=== BRANO FORNITO ===
········

È ancora aperto il problema della datazione delle due principali iscrizioni provenienti dalla grotta di Tiberio: quella greca con i nomi degli artisti del Laocoonte, e quella latina con l'epigramma di Faustino. La prima è oggi generalmente ritenuta di epoca romana, ed anche tarda: una sorta di "cartellino" apposto al gruppo della Nave al momento o di un restauro in antico, o della messa in opera a Sperlonga. Ad età anche avanzata viene ascritta l'iscrizione di Faustino da chi non accetta l'identificazione di questo poeta con il noto amico di Marziale; essa è ritenuta una esercitazione retorica di un poeta che visitò la grotta quando forse cataclismi naturali o volontarie distruzioni non avevano ancora fatto seppellire nelle piscine i gruppi scultorei. È strano, tuttavia, come Faustino non abbia ricordato il gruppo di Menelao e Patroclo, pure allora noto nell'antichità.

········

=== CONSEGNA A ===
Rispondi a queste domande sul brano sulle iscrizioni della grotta di Tiberio:
(i) Quali nomi riporta l'iscrizione greca?
(ii) A quale gruppo scultoreo sarebbe stato apposto il "cartellino"?
(iii) Quale gruppo Faustino non ha ricordato?
=== CONSEGNA B ===
Trascrivi dal brano sulle iscrizioni della grotta di Tiberio il passo che comincia con "È ancora aperto" e prosegue fino a "allora noto nell'antichità.".
=== CONSEGNA C ===
Scrivi il seguito del brano sulle iscrizioni della grotta di Tiberio dal punto in cui si interrompe.

=== SEZIONE DATI ===
········

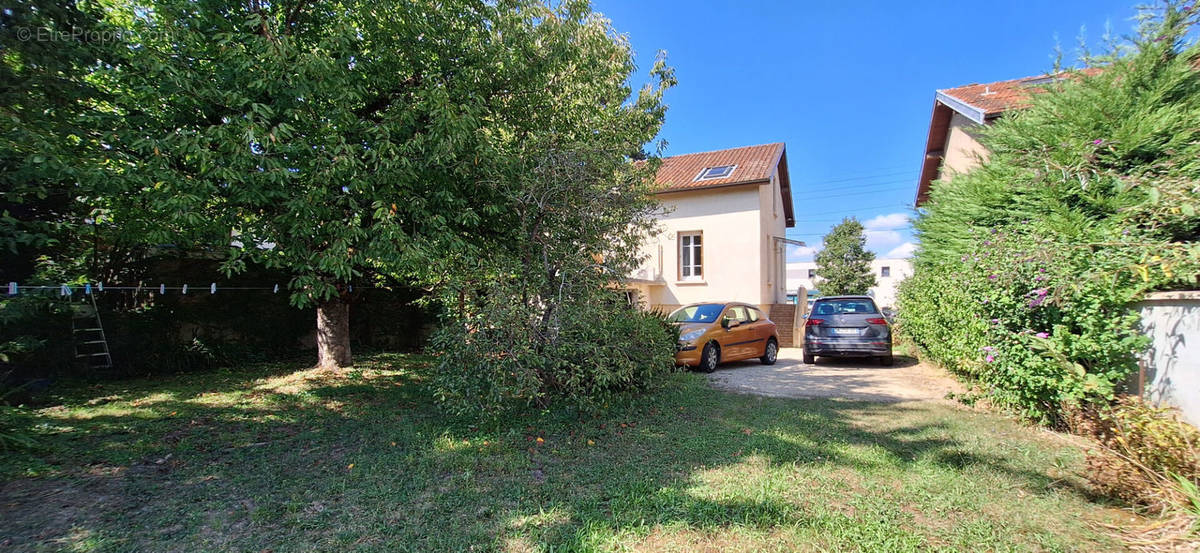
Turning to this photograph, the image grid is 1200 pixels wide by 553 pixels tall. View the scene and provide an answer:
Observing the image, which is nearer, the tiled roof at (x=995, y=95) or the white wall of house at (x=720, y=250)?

········

=== SOLUZIONE A ===
(i) I nomi degli artisti del Laocoonte.
(ii) Al gruppo della Nave.
(iii) Il gruppo di Menelao e Patroclo.

=== SOLUZIONE B ===
È ancora aperto il problema della datazione delle due principali iscrizioni provenienti dalla grotta di Tiberio: quella greca con i nomi degli artisti del Laocoonte, e quella latina con l'epigramma di Faustino. La prima è oggi generalmente ritenuta di epoca romana, ed anche tarda: una sorta di "cartellino" apposto al gruppo della Nave al momento o di un restauro in antico, o della messa in opera a Sperlonga. Ad età anche avanzata viene ascritta l'iscrizione di Faustino da chi non accetta l'identificazione di questo poeta con il noto amico di Marziale; essa è ritenuta una esercitazione retorica di un poeta che visitò la grotta quando forse cataclismi naturali o volontarie distruzioni non avevano ancora fatto seppellire nelle piscine i gruppi scultorei. È strano, tuttavia, come Faustino non abbia ricordato il gruppo di Menelao e Patroclo, pure allora noto nell'antichità.

=== SOLUZIONE C ===
Neppure sulla datazione delle sculture c'è pieno accordo fra gli studiosi; infatti, se molti sono d'accordo nel ricondurre alla media età ellenistica gli archetipi (intorno al 180 a. C.), taluni ritengono le sculture repliche o rielaborazioni di età romana (flavia?), mentre i più pensano che ci si trovi dinanzi ad originali greci. Sembra probabile che i due gruppi maggiori (Polifemo e Scilla), siano realmente originali greci, ma abbiano subito in età antica restauri anche notevoli, e sufficienti a giustificare l'ottusità di talune parti; i gruppi del Pasquino e del Palladio, invece, potrebbero essere repliche da originali proto-ellenistici, opere, però, della medesima bottega che creò gli originali. L'esigenza di restauri antichi si giustifica con i danni che alle opere dovettero venire per il trasporto dalla Grecia, la messa in opera a S. ed i terremoti di cui si ha notizia per questo sito.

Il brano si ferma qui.